Writing, unlike almost every art form, is (at least in the past 40 years of extended-lifespan luxury) usually mediocre when it’s made by people under 30. The dues you pay then are irretrievable. So if his work is shallow, fine – it matters more that it is brave. Since last night I’ve read three-quarters of the new Richard Yates and would say that I got absorbed by and attached to its depressive characters. Also I would say that they are depressive in a way that is political in its extreme apolitical apathy.

If you understand it as satire, and commentary, and self-critique, it is more powerful – Lin said last night that he never wants to write a line that isn’t funny “while being other things.” He’s struggling with the barrenness of the landscape, with the emptiness of trying to be heroic as a writer, in an age when heroism is automatically suspect. The people who try to call him out on insincerity are themselves playing a game.

And yet: In his notion of plainness and universalism, he’s not unlike Hemingway, who comes up conspicuously as the “book in the backpack” in his narrative. This idea of plainness reasserts itself again and again in American fiction as an ideal of democracy.
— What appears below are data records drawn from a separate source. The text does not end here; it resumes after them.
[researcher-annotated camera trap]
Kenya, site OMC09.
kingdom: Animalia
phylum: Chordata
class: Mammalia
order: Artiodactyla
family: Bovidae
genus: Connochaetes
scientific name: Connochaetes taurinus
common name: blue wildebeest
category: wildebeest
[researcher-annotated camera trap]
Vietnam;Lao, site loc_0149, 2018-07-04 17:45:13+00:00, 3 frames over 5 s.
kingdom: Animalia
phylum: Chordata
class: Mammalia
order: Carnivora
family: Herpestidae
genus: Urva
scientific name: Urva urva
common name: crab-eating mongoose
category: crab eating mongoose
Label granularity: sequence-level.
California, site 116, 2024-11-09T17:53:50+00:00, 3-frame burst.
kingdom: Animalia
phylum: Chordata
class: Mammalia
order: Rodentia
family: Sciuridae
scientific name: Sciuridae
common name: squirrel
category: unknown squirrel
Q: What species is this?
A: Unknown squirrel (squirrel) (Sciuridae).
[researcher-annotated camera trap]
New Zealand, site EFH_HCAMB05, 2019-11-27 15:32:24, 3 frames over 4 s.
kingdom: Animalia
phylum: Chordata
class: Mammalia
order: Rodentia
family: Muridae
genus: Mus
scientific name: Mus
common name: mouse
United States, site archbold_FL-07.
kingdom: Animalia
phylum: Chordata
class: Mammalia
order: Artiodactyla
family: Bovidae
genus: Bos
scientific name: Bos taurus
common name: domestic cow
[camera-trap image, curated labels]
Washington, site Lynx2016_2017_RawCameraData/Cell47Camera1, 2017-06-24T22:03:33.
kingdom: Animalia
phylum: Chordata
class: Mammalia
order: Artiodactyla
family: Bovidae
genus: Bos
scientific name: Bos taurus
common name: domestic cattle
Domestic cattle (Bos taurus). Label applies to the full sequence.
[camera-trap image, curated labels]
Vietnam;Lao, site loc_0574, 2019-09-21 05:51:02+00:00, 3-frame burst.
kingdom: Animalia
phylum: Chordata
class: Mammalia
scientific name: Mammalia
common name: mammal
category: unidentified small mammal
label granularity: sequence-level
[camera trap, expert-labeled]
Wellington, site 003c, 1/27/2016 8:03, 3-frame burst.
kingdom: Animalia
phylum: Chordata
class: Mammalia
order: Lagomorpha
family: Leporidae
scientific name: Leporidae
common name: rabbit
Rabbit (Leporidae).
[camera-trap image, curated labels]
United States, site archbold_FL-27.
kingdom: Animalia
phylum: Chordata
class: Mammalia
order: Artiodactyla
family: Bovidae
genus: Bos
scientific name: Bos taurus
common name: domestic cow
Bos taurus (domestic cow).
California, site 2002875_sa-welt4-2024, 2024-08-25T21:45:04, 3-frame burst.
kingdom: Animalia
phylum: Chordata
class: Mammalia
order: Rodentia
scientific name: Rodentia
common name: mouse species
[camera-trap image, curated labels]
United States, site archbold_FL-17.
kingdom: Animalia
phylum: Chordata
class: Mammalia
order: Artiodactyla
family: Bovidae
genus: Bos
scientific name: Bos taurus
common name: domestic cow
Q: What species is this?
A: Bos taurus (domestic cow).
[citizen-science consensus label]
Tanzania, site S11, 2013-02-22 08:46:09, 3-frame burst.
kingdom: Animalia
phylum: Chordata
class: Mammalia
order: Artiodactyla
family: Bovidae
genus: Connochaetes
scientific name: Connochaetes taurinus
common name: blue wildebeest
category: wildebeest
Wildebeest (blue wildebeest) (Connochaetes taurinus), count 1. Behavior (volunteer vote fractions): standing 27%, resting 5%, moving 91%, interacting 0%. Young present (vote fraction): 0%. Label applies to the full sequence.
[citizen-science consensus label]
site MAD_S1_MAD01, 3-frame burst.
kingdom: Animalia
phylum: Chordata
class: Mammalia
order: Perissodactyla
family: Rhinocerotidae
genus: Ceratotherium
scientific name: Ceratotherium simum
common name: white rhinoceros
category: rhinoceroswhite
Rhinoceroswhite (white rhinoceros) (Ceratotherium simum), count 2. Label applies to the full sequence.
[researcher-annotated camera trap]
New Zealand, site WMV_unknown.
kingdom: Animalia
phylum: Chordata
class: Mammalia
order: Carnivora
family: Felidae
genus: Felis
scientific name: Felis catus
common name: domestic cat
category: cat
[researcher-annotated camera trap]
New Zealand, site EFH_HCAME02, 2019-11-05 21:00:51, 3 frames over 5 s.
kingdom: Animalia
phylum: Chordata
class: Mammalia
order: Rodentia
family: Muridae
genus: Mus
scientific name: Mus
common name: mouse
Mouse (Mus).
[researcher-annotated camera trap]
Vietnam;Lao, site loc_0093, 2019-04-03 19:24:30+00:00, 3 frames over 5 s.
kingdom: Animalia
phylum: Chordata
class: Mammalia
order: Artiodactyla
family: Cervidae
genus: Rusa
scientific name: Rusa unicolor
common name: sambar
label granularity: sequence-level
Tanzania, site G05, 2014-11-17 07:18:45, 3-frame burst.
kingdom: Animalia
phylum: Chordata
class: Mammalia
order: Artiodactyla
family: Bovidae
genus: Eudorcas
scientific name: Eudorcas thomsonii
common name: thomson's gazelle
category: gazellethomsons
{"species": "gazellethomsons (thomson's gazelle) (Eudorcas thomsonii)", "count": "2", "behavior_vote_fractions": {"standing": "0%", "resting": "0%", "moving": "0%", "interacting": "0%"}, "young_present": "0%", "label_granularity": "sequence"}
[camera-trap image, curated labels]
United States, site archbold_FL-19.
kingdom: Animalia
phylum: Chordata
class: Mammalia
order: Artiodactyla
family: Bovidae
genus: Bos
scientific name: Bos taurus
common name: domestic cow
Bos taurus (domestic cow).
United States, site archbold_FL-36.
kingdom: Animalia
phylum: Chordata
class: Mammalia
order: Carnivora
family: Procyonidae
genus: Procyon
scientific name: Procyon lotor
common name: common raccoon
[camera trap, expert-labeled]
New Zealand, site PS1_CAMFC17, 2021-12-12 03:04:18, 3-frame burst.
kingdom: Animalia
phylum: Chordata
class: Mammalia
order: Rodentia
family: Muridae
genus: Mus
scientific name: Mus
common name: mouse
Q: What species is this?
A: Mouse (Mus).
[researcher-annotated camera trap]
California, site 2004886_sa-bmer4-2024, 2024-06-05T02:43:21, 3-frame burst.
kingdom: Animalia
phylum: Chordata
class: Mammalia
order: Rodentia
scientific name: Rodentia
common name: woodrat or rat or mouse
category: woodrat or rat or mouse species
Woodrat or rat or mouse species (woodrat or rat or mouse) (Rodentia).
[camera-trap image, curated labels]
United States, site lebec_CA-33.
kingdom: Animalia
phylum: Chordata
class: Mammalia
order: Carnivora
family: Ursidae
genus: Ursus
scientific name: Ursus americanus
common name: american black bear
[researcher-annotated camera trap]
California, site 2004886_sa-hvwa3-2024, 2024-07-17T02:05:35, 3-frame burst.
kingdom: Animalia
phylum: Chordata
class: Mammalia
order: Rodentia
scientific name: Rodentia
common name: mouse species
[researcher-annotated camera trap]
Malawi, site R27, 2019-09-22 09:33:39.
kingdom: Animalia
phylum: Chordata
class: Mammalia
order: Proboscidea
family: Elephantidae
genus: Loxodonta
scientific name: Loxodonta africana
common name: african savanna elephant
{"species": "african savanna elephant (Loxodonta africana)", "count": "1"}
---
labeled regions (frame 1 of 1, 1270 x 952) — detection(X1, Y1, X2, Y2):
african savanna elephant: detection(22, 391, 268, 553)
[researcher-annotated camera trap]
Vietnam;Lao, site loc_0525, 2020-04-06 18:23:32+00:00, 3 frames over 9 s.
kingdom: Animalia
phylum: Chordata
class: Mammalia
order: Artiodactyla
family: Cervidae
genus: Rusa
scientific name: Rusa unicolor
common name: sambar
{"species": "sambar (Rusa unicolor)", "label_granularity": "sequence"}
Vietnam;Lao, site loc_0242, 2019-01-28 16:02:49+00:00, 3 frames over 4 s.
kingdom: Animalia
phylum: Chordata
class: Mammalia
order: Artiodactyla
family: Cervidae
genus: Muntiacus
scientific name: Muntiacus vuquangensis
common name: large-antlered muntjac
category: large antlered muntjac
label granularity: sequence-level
There is always this sense that stripping down is the beginning of some more authentic, less evasive encounter.

And I have to say that it’s not my taste: Hemingway irritates me and so does (at least the edited) Raymond Carver, and I prefer the gamble with language made by the stylists whose jokes are not defeatist, whose heroism is not pyrrhic, whose language embraces and spars with existence, and the notion that complication is an opportunity to wrestle rather than a termination of ideals. It seems like the beginning of a life that is more alive.

But if I have to talk honestly, do I think that shoplifting not only goods but language from Whole Foods and American Apparel and Gchat is a less wishful confrontation with the limitations of literary and even emotional life today? I can’t choose between them. Tao Lin’s minimal, depressive narratives ring truer to the ways we don’t aspire but get through days. They seem necessary at least as a foil. The brutality and stupidity – within an urge not to be brutal and stupid, which he and Hemingway share – are not dystopian, just journalistic.

You don’t have to take every writer as saying, This is the last word. Sometimes it can be the first. Then the question is what to do next. If he’s much-imitated, surely it’s not just his thudding rhythm but because starting points seem hard to come by. How do you even survive to 30 without expressing what it’s like to be there? I may never have met a writer less imaginable as a founder of a social network, contrary to his image. And that may not be a writer’s job. If he were a painter, no one would blink at his blankness. He makes me think: Perhaps language now is more like paint. Though I still wish he weren’t clawing at a vagina dentata on the cover of his novel.